ASCO will announce its program and abstracts to be presented later this week.

Fasenra Q&A

AstraZeneca's hopes of turning its asthma biologic Fasenra (benralizumab) into a franchise from a single-indication product hit a stumbling block last week after the drug failed in a chronic obstructive pulmonary disease (COPD) Phase III study, the first of two eagerly awaited readouts.  (Also see "AZ's Fasenra Hits First Hurdle Hard In COPD Study " - Scrip, 11 May, 2018.)

Analysts and investors will be awaiting further updates for the future of this product during the company’s Q1 earnings call.

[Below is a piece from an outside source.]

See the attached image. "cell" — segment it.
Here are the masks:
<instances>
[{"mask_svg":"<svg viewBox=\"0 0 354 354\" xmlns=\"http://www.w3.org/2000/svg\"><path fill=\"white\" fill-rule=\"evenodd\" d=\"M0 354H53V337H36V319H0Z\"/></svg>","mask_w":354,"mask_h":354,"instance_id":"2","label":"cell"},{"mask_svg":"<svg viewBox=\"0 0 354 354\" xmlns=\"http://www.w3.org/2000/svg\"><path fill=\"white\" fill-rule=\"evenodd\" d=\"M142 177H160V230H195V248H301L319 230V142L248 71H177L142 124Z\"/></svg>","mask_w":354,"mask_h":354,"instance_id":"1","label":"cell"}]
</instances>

AstraZeneca announced top-line results from the GALATHEA trial on May 11 that reveal that Fasenra did not meet the primary endpoint of a significant reduction of exacerbations in patients with moderate to very severe COPD. The study is part of VOYAGER, which is currently the largest COPD biologics development program in the world with close to 4,000 patients.

Analysts at Morgan Stanley issued a note on May 11 saying that the COPD failure was "a significant negative as the expectations were building up for this indication," but all hope is not lost. Further results are expected before the end of the second quarter for Fasenra from the TERRANOVA trial. This study is evaluating the efficacy and safety of three Fasenra doses in patients with moderate to very severe COPD with previous exacerbations.

Fasenra, the company's first respiratory biologic, is already approved in the major markets for severe eosinophilic asthma.